#### Required task:
Please put the part that opens with the line containing "Which is nearest to cream" and closes with the line containing "6547 millimetres", both included, into a JSON list of strings, with one string per line and blank lines left out.

#### Supplied data:
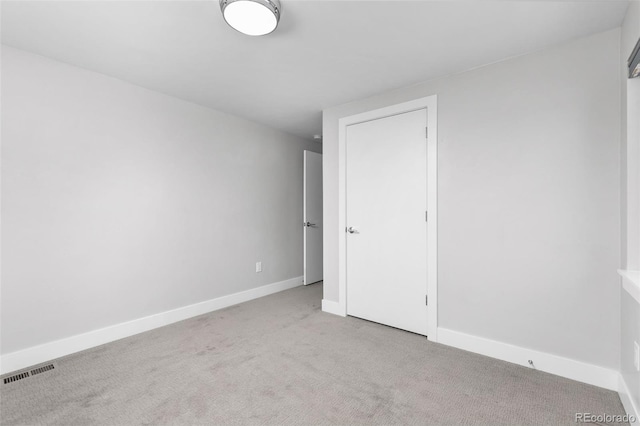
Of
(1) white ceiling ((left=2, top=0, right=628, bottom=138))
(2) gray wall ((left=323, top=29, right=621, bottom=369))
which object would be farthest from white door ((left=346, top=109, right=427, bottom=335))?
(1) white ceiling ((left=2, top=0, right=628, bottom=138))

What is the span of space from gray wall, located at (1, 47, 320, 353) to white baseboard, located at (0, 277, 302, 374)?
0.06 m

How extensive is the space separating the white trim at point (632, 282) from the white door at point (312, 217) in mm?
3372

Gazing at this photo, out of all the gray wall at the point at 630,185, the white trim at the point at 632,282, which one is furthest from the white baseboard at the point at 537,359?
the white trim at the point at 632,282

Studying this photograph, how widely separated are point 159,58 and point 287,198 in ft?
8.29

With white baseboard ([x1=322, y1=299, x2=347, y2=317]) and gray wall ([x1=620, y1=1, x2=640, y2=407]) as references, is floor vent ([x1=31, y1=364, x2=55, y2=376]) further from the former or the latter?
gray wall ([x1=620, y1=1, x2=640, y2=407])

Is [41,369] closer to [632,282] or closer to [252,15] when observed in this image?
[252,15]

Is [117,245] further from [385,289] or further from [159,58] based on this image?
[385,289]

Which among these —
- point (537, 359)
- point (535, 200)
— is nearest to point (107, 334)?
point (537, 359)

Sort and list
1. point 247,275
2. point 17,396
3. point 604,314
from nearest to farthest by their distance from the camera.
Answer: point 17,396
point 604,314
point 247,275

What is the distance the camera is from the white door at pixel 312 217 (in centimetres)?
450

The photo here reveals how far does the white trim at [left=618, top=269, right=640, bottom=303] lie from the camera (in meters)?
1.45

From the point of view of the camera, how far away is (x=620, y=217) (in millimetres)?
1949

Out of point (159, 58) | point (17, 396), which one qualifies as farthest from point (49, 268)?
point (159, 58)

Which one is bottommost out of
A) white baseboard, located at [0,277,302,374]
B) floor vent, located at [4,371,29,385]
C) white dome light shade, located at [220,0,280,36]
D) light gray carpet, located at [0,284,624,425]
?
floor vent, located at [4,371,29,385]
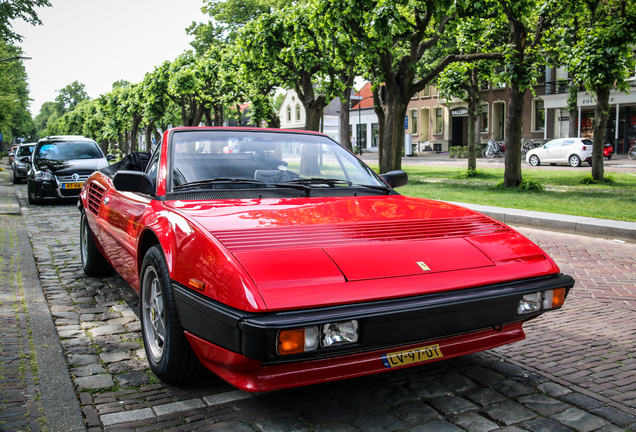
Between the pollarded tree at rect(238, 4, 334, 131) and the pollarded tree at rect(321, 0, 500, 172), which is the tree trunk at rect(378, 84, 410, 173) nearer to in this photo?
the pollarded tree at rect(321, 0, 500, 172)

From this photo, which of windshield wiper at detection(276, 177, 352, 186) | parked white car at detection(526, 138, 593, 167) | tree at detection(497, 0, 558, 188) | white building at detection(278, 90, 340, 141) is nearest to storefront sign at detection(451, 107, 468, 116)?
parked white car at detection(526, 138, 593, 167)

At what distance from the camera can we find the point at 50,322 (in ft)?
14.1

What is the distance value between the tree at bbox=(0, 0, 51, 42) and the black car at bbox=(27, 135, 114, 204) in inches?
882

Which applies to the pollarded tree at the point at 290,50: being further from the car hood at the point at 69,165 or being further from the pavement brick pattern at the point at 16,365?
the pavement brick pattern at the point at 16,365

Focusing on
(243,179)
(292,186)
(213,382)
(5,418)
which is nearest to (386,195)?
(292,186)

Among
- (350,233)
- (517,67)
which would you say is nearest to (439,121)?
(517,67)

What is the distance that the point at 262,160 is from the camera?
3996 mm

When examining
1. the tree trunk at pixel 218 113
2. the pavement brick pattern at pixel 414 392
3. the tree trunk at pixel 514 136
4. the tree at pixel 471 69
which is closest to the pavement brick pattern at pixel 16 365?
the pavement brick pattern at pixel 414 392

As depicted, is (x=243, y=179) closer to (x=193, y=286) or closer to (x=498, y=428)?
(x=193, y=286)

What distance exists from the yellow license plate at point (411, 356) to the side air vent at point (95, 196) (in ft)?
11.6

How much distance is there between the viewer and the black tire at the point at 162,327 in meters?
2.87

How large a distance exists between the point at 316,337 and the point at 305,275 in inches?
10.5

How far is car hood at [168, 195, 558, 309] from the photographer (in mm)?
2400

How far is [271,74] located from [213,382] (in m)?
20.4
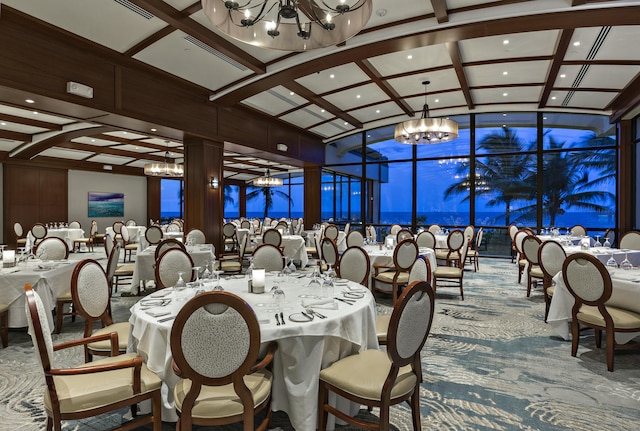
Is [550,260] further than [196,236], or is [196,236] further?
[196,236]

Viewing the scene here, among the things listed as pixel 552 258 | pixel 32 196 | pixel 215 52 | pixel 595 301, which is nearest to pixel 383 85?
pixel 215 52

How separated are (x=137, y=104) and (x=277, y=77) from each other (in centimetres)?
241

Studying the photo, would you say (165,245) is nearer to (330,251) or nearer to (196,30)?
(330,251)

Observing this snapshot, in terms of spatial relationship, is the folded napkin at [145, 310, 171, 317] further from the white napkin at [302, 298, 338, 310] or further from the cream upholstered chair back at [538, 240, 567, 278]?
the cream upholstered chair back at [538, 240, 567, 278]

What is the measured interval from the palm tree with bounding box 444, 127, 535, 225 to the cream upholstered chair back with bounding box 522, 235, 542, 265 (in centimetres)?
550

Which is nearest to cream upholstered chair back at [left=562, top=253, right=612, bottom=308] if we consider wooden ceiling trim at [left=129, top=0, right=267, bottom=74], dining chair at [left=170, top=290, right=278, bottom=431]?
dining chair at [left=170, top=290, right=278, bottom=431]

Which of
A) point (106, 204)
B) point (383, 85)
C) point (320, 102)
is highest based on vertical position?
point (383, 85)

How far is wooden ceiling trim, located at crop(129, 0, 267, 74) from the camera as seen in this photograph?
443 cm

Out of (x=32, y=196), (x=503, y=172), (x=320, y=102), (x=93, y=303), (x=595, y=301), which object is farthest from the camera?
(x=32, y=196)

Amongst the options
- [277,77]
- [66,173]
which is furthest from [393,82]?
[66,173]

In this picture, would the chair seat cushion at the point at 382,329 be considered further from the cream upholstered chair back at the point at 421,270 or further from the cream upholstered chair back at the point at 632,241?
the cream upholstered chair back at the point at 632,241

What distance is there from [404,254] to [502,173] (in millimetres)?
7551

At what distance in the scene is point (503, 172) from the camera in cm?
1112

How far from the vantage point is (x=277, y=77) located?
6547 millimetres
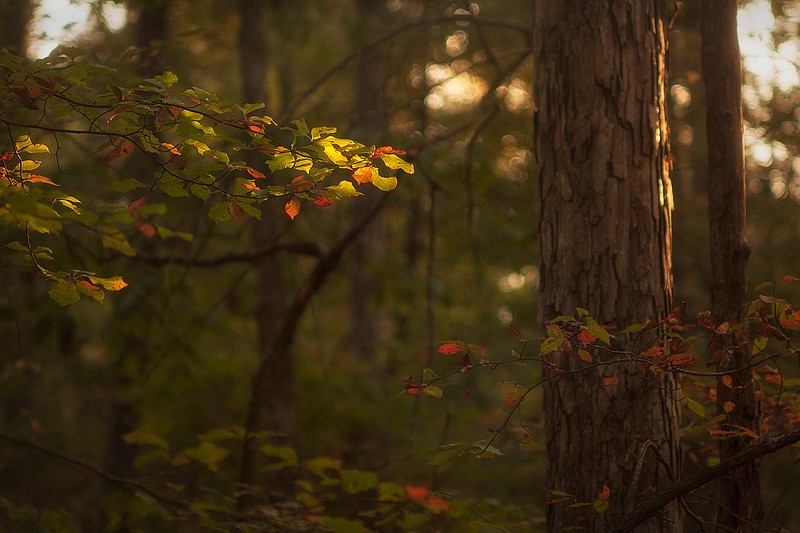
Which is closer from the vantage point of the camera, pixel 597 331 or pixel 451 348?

...

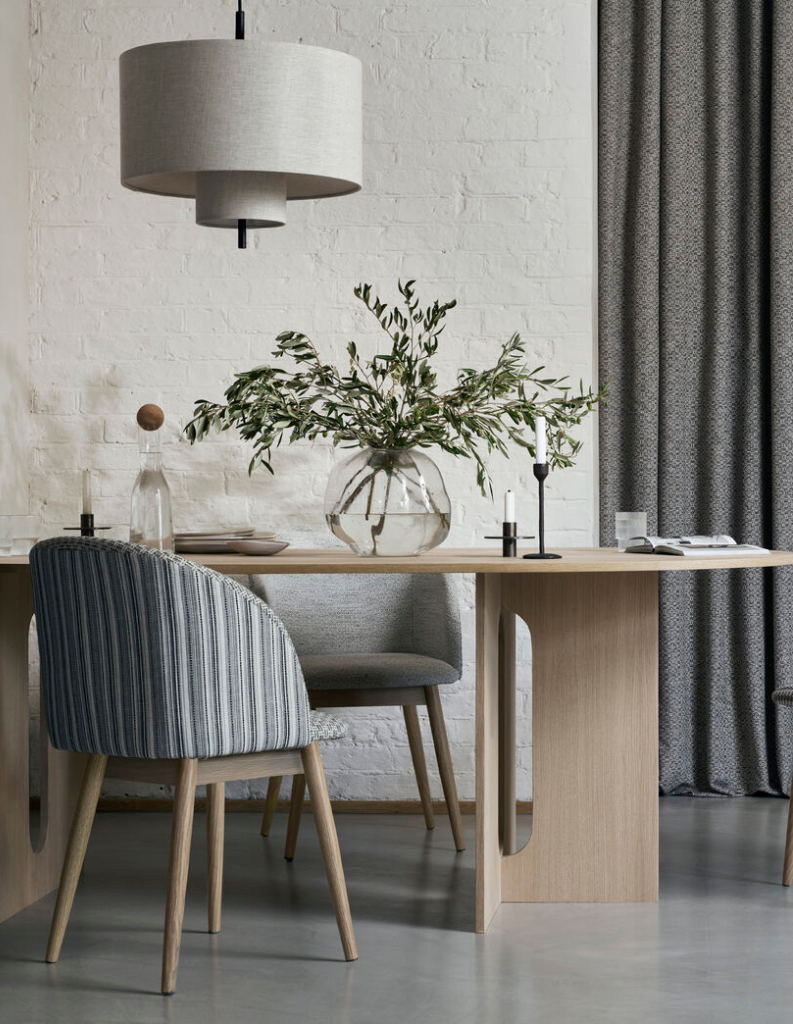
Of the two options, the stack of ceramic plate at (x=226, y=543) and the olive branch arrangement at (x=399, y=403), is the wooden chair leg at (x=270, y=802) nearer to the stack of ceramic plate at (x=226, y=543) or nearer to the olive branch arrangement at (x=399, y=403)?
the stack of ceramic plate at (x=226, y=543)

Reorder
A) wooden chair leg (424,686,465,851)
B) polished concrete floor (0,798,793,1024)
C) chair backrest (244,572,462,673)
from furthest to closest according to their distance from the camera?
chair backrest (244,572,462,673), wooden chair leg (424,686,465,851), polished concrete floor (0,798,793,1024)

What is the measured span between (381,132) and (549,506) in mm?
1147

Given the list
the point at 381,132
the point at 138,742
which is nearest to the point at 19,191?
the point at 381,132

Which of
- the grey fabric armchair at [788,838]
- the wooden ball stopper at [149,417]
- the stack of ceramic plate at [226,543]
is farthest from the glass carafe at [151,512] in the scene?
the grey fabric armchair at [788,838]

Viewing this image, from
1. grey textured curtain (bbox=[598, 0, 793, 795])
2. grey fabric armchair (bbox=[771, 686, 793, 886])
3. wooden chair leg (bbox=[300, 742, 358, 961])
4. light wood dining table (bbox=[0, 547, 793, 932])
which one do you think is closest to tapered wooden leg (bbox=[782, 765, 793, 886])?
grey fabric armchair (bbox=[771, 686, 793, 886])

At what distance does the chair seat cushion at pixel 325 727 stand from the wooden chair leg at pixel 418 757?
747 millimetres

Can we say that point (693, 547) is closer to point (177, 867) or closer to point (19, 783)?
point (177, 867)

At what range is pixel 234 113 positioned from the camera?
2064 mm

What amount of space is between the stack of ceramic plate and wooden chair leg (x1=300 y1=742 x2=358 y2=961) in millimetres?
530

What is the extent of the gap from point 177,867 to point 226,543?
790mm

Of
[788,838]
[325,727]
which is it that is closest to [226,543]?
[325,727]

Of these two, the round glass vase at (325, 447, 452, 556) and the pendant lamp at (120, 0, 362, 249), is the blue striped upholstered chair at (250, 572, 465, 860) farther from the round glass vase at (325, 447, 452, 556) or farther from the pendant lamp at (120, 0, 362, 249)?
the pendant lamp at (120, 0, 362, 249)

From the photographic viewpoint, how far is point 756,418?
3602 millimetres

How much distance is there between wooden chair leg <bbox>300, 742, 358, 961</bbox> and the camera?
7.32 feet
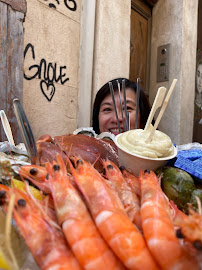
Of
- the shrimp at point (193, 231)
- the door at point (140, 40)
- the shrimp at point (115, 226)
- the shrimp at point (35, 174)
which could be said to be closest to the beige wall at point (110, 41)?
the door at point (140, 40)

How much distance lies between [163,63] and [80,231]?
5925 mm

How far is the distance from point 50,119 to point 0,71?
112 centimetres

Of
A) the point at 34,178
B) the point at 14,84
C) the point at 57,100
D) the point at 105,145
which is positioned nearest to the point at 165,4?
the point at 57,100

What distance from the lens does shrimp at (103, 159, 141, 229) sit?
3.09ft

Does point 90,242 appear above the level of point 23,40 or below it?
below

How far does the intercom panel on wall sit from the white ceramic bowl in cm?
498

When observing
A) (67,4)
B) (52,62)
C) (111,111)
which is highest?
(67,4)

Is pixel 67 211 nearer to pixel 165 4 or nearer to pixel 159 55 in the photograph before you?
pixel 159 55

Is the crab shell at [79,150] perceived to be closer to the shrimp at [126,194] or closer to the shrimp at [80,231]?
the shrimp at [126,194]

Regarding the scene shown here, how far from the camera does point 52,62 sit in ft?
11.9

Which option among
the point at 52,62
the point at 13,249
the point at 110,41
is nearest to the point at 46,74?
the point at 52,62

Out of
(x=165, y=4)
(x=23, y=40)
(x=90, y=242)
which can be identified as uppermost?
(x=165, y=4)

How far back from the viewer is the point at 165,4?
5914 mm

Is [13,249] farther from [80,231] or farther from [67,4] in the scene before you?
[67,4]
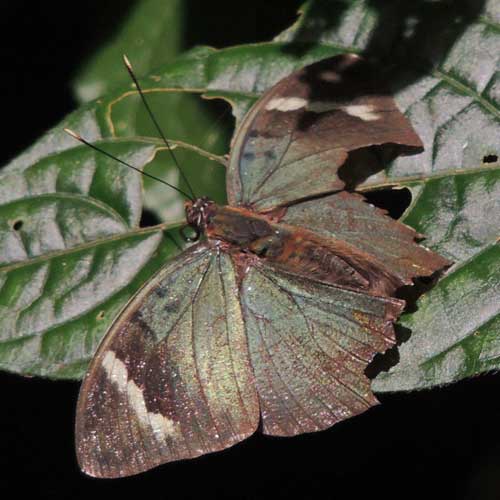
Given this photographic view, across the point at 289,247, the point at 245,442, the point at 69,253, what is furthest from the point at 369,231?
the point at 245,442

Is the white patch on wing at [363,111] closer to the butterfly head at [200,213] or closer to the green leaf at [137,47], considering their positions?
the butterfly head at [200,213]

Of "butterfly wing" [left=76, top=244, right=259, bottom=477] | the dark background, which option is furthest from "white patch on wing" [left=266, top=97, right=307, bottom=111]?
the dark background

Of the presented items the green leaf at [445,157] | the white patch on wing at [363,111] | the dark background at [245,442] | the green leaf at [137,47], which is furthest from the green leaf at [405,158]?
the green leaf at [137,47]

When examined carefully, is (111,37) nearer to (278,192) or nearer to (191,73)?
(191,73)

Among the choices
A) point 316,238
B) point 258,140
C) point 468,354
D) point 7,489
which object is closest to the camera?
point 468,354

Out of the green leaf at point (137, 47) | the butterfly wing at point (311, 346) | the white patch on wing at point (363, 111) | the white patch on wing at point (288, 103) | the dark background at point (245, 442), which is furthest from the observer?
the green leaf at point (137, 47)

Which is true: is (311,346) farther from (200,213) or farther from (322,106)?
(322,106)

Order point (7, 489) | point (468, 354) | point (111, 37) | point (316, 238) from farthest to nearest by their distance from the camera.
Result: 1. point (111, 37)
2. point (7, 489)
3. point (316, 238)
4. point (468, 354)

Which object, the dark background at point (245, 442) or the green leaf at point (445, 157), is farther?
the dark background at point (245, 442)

...

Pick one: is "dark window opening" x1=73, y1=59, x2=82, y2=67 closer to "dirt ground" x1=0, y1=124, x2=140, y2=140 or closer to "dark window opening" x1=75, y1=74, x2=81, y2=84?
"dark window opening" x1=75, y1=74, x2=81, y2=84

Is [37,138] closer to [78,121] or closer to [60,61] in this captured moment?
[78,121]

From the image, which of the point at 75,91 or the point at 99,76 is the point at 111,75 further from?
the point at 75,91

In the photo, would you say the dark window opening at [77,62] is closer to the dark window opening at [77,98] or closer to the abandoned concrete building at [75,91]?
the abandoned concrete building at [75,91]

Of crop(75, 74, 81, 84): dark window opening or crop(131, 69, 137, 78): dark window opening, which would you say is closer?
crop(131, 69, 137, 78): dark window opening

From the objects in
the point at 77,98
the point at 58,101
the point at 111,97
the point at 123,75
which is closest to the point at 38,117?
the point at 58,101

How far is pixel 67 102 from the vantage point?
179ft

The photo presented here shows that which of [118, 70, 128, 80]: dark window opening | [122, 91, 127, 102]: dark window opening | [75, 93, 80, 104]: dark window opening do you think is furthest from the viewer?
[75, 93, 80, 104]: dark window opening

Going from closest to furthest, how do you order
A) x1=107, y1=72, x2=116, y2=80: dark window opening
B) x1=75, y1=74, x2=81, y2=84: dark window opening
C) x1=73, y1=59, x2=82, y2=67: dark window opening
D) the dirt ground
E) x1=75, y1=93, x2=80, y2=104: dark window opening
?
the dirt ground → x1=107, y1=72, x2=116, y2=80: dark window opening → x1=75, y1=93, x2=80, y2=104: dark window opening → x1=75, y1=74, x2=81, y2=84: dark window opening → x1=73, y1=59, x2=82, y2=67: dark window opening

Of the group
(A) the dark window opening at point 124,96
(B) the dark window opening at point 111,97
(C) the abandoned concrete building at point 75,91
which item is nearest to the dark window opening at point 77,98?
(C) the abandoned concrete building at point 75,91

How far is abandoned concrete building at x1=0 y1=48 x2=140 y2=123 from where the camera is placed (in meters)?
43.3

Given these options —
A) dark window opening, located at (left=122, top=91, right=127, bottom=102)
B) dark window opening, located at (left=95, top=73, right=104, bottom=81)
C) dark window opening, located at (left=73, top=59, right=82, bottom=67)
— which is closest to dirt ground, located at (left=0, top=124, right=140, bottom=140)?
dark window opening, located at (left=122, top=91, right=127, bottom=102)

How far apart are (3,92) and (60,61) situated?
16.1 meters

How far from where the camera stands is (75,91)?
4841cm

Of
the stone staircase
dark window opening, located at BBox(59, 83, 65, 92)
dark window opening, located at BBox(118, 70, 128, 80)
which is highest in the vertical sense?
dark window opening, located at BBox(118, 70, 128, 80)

#### Answer:
[
  "Which is nearest to cream upholstered chair back at [left=562, top=253, right=612, bottom=308] if we consider wooden ceiling trim at [left=129, top=0, right=267, bottom=74], dining chair at [left=170, top=290, right=278, bottom=431]?",
  "dining chair at [left=170, top=290, right=278, bottom=431]",
  "Which of",
  "A) point (106, 204)",
  "B) point (383, 85)",
  "C) point (320, 102)",
  "is highest based on vertical position?",
  "point (383, 85)",
  "How far is wooden ceiling trim, located at crop(129, 0, 267, 74) from the camera as seen in this photograph?",
  "443 cm",
  "Out of (x=32, y=196), (x=503, y=172), (x=320, y=102), (x=93, y=303), (x=595, y=301), which object is farthest from the camera?",
  "(x=32, y=196)",
  "Amongst the options",
  "- [277,77]",
  "- [66,173]",
  "which is furthest from [393,82]?",
  "[66,173]",
  "In this picture, would the chair seat cushion at the point at 382,329 be considered further from the cream upholstered chair back at the point at 421,270 or further from the cream upholstered chair back at the point at 632,241?",
  "the cream upholstered chair back at the point at 632,241",
  "What distance is there from [404,254] to [502,173] (in millimetres)?",
  "7551",
  "At what distance in the scene is point (503, 172) from the camera in cm?",
  "1112",
  "How far from the vantage point is (x=277, y=77) located?",
  "6547 millimetres"
]